Doch wie schon gesagt: Märkte versperren sich divenhaft jenen, die sich zu früh anschicken, sie zu erobern. Nur wenige Jahre nach dem Einstieg in den Markt für Autoreifen merkten die Brüder, dass sich das Auto als Mobilitätskonzept in Frankreich nur im Kriechgang durchsetzte. Gerade einmal 3.000 Autos gab es zur letzten Jahrhundertwende in Frankreich und das vor allem in den großen Städten. Die Automobilisten von damals, allesamt Oberschicht, liebten zwar ihr fahrbares Statussymbol, nutzten es aber kaum für Überlandfahrten: die Infrastruktur in den ländlichen Gebieten war schlecht, Benzin gab es fast nur in Apotheken, wo sich Raststätten außerhalb der Metropolen befanden, war den Städtern unbekannt. Eine Reise aufs Land, das war eine Expedition. Das war schlecht für die Michelin-Brüder, denn Autos, die nicht gefahren werden, haben auch einen geringen Reifenverschleiß.

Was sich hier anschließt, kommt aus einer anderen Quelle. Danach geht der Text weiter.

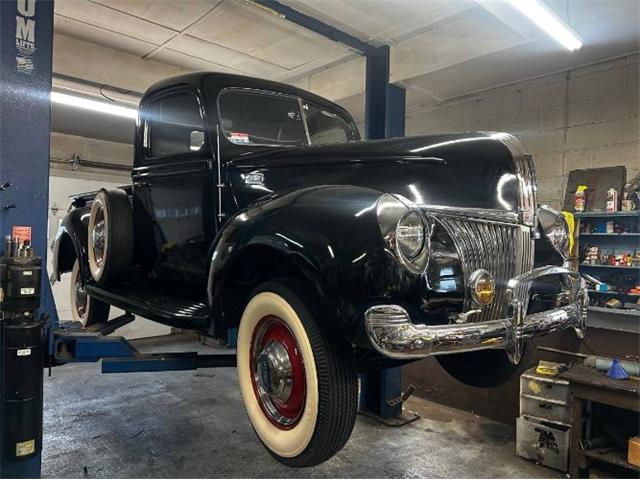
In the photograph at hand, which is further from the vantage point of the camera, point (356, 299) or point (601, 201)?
point (601, 201)

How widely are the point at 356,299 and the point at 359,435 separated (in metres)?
2.99

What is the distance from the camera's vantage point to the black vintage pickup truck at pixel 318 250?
148cm

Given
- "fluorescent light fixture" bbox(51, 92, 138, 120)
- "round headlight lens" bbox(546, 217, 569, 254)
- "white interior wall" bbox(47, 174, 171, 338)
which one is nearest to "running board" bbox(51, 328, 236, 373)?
"round headlight lens" bbox(546, 217, 569, 254)

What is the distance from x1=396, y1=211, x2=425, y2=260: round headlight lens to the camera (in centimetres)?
149

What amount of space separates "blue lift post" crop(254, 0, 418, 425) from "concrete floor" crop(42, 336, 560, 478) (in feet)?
0.60

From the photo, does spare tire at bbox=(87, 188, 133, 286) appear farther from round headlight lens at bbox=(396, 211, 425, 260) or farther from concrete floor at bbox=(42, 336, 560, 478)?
round headlight lens at bbox=(396, 211, 425, 260)

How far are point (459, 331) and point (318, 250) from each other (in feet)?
1.62

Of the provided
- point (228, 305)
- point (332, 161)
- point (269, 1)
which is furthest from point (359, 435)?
point (269, 1)

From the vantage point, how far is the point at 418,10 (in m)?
3.78

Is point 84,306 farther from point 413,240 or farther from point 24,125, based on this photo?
point 413,240

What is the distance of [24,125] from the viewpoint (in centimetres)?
204

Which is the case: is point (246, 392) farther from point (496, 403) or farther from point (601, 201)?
point (601, 201)

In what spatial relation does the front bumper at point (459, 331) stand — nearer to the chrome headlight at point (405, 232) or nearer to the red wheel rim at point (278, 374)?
the chrome headlight at point (405, 232)

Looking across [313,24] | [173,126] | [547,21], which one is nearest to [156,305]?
[173,126]
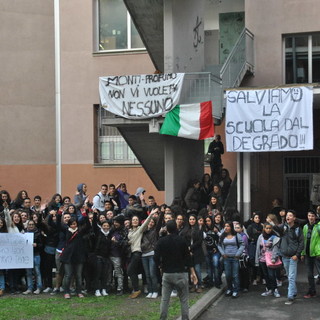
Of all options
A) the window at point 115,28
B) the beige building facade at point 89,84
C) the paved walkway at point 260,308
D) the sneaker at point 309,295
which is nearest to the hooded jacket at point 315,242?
the sneaker at point 309,295

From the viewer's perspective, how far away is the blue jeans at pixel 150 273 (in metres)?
13.0

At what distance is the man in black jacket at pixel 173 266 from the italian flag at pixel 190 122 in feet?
18.7

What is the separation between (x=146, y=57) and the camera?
22672 mm

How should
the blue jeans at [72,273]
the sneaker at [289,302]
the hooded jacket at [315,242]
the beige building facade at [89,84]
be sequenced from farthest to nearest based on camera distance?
1. the beige building facade at [89,84]
2. the blue jeans at [72,273]
3. the hooded jacket at [315,242]
4. the sneaker at [289,302]

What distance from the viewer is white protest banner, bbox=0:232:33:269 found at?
1370cm

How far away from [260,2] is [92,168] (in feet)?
27.5

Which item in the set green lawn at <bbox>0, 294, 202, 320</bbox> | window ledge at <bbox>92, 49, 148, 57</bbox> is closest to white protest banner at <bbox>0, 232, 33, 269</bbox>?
green lawn at <bbox>0, 294, 202, 320</bbox>

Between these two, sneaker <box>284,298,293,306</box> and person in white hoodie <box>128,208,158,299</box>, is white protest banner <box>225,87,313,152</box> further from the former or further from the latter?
sneaker <box>284,298,293,306</box>

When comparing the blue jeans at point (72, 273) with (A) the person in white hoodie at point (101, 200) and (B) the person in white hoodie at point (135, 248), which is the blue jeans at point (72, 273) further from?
(A) the person in white hoodie at point (101, 200)

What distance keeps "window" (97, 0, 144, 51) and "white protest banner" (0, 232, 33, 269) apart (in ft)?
35.9

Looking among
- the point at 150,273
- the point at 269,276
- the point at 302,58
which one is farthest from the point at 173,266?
the point at 302,58

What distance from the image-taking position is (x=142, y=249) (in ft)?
43.8

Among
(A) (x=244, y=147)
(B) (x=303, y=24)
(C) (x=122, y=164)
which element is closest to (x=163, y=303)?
(A) (x=244, y=147)

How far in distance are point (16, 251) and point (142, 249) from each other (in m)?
2.74
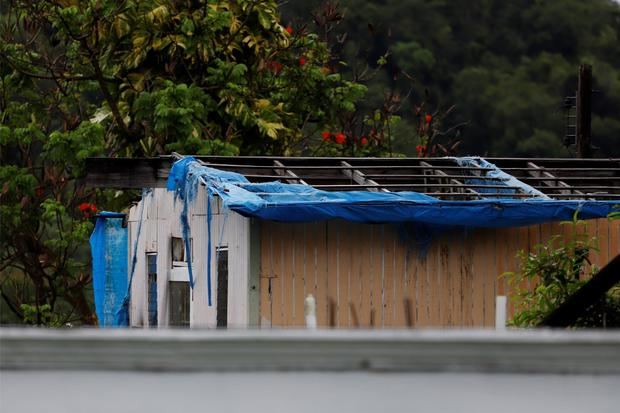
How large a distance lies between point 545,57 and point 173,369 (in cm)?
5373

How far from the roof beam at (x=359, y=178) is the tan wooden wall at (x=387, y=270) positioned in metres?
0.78

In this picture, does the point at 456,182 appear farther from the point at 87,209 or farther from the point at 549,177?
the point at 87,209

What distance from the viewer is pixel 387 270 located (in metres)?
12.5

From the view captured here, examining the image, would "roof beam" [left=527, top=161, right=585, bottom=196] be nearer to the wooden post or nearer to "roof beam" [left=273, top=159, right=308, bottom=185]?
"roof beam" [left=273, top=159, right=308, bottom=185]

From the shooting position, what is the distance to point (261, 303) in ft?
40.0

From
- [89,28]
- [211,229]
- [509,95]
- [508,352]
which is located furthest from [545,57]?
[508,352]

Content Marketing beginnt mit Print  

Die Brüder Michelin mussten also etwas tun, das die Franzosen dazu brachte, auch längere Fahrten zu wagen. Sie erfanden: den Guide Michelin, ein Büchlein, das voller nützlicher Tipps für Automobilisten war. Karten fanden sich darin, Angaben zu Raststätten und zu Tank-Möglichkeiten. 35.000 Stück des Guide ließen die Michelin-Brüder drucken und verteilten das Buch kostenlos an Automobilisten. Damit suchten sie die Nachfrage nach Autos, die Sehnsucht nach der großen Fahrt, die Lust auf das automobile Abenteuer, zu beleben. Es gelang. Den Guide Michelin gibt es heute noch. Gedruckt. Und Michelin ist heute einer der Marktführer im Reifen-Business.

Ein Gegengift

Die Brüder Michelin taten aber noch etwas: sie begründeten eine Disziplin, für die es damals noch keinen Namen gab, die aber heute als Einhorn durch die Medienbranche trabt, als Lösung für die Werbe-Fatigue gilt, die viele Konsumenten unaufmerksam für klassische Werbung gemacht hat: Content Marketing. Das Vertrauen in die Wirkung von Content Marketing scheint hoch zu sein. Laut einer gerade erschienenen Umfrage des Fachverlages WEKA Industrie Medien unter 150 Marketing-Verantwortlichen aus dem B2B-Bereich meinen mehr als 75 Prozent der Befragten, Content Marketing würde ihnen einen höheren ROI ihres Marketingbudgets bringen als klassische Marketingmaßnahmen. Content Marketing gilt den Marketingverantwortlichen als Gegengift für Adblocker, Ad Fraud und andere unangenehme Nebenwirkungen digitaler Werbung. Und Marketingverantwortliche wissen auch, was sie mit Content Marketing erreichen wollen: Laut der Studie –deckt den deutschsprachigen Raum ab – ist das wichtigste Ziel, das Marketingverantwortliche mit der Distribution nutzwertiger Inhalte erreichen möchten, Imageaufbau und Reputationssteigerung, gefolgt von Brand Awareness. Monetäre Ziele, also etwa direkte Auswirkungen auf den Umsatz,liegen unter den fünf Antwortmöglichkeiten in der Umfrage erst auf dem letzten Platz.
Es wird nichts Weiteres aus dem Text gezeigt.